13. Leipziger Frühjahrssymposium
Sprache & Kommunikation
24.05.2024
«AiS für alle» – Alltagsintegrierte sprachliche Bildung in Kita, Kindertagespflege & Hort
Der Fachtag stand unter der Schirmherrschaft des Sächsischen Staatsministers für Kultus Christian Piwarz.
«AiS für alle» war das Motto des 13. Leipziger Frühjahrssymposiums. Wir bedanken uns bei über
165 Teilnehmenden, die mit uns verschiedene Möglichkeiten der alltagsintegrierten sprachlichen Bildung in Kita, Kindertagespflege und Hort ausprobierten, diskutierten und
reflektierten.
In unserer AiS-Diele an der Universität Leipzig konnten pädagogische Fachkräfte, Kita-Leitungen, Fachberater/-innen, Trägervertreter/-innen, Wissenschaftler/-innen,
Mitarbeiter/-innen aus verschiedenen Ministerien und auch Fachkräfte aus der Logopädie sowie Sprachtherapie einen Hauptvortrag hören und an zwei von acht Workshops teilnehmen.

**DEINE AUFGABE:**
Beantworte anhand des Auszugs zum Leipziger Frühjahrssymposium diese Fragen:
1. Unter wessen Schirmherrschaft stand der Fachtag?
2. Bei wie vielen Teilnehmenden bedanken sich die Veranstalter?
3. An wie vielen Workshops konnten die Teilnehmenden teilnehmen, und wie viele wurden insgesamt angeboten?
Die Daten stammen aus einer anderen Quelle als der Auszug.

**BEREITGESTELLTE DATEN:**
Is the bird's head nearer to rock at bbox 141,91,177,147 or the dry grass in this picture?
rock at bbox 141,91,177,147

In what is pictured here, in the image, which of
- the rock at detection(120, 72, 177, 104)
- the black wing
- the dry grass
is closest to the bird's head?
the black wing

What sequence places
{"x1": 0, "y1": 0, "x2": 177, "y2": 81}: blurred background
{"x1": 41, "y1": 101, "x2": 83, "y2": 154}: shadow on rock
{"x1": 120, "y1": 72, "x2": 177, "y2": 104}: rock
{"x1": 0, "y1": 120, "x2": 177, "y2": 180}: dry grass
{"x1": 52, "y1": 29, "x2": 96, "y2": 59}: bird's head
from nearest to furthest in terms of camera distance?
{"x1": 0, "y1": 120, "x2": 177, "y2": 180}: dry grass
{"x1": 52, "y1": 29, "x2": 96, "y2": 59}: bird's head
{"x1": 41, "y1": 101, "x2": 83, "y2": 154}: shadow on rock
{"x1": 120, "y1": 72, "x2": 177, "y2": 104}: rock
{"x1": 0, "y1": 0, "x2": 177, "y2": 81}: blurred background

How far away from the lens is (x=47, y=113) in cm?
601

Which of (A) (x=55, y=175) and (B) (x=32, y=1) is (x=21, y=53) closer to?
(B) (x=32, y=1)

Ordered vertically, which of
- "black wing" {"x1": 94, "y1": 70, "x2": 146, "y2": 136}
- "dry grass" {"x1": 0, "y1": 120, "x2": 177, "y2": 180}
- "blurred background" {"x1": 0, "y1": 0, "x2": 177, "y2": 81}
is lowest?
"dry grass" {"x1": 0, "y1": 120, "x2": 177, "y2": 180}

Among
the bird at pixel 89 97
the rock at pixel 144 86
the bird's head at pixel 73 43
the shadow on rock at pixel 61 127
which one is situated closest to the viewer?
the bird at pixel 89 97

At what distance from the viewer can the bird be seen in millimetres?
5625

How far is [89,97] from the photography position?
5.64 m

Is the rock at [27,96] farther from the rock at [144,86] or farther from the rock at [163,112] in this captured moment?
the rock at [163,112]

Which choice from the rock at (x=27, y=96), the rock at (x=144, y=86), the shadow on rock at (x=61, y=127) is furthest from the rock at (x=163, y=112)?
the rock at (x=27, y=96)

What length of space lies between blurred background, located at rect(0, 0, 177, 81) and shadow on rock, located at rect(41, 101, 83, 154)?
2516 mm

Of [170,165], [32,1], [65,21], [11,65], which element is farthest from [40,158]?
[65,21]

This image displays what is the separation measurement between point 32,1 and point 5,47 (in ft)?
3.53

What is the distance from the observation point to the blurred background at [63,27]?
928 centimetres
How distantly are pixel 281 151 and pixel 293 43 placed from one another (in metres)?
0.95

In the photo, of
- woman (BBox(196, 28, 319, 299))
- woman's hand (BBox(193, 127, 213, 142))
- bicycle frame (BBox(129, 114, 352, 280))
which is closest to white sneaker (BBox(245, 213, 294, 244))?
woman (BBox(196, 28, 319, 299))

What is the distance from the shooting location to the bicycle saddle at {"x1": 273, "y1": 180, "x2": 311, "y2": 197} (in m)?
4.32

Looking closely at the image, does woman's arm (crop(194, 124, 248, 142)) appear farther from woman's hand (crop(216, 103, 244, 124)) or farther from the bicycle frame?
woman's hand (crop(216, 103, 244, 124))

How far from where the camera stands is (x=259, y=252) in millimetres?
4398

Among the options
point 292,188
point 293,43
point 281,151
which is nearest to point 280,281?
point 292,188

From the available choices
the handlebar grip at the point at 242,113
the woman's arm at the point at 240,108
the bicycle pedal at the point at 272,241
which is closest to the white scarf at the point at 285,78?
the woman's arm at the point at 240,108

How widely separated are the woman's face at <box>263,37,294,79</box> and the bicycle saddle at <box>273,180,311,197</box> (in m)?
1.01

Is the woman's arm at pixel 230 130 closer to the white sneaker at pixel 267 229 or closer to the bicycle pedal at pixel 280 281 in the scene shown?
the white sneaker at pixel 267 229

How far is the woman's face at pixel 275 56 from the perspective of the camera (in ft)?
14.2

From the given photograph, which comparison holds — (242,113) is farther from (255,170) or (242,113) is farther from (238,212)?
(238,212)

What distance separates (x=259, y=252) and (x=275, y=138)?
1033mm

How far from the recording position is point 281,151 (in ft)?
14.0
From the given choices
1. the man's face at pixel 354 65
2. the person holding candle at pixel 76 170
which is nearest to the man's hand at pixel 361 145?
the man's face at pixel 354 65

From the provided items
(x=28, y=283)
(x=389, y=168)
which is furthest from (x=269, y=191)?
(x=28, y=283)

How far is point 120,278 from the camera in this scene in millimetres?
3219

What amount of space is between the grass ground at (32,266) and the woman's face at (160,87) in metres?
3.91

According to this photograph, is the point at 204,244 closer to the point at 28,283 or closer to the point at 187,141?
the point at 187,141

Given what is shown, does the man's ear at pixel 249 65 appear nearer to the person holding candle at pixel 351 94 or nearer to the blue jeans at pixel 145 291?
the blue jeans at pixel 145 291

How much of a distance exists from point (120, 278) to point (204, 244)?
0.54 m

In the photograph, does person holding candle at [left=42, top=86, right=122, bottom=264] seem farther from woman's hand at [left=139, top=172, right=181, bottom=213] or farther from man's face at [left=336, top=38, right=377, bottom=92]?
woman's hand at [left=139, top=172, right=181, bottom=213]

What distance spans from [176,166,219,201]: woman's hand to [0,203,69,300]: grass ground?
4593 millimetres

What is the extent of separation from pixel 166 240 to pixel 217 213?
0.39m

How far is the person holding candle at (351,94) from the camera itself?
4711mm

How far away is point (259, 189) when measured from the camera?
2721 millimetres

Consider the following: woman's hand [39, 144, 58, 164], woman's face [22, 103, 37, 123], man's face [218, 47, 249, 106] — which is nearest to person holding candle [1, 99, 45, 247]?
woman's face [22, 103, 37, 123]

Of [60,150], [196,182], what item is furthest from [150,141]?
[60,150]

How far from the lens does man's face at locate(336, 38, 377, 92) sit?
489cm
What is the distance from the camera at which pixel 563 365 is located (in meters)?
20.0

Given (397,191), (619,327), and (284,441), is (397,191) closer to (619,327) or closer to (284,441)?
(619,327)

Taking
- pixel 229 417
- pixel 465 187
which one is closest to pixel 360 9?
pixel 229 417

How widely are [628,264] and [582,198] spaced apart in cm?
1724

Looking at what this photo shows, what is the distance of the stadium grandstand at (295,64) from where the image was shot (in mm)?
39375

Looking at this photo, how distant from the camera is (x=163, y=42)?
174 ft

**ANTWORT:**
1. Der Fachtag stand unter der Schirmherrschaft des Sächsischen Staatsministers für Kultus Christian Piwarz.
2. Die Veranstalter bedanken sich bei über 165 Teilnehmenden.
3. Die Teilnehmenden konnten an zwei Workshops teilnehmen, insgesamt wurden acht angeboten.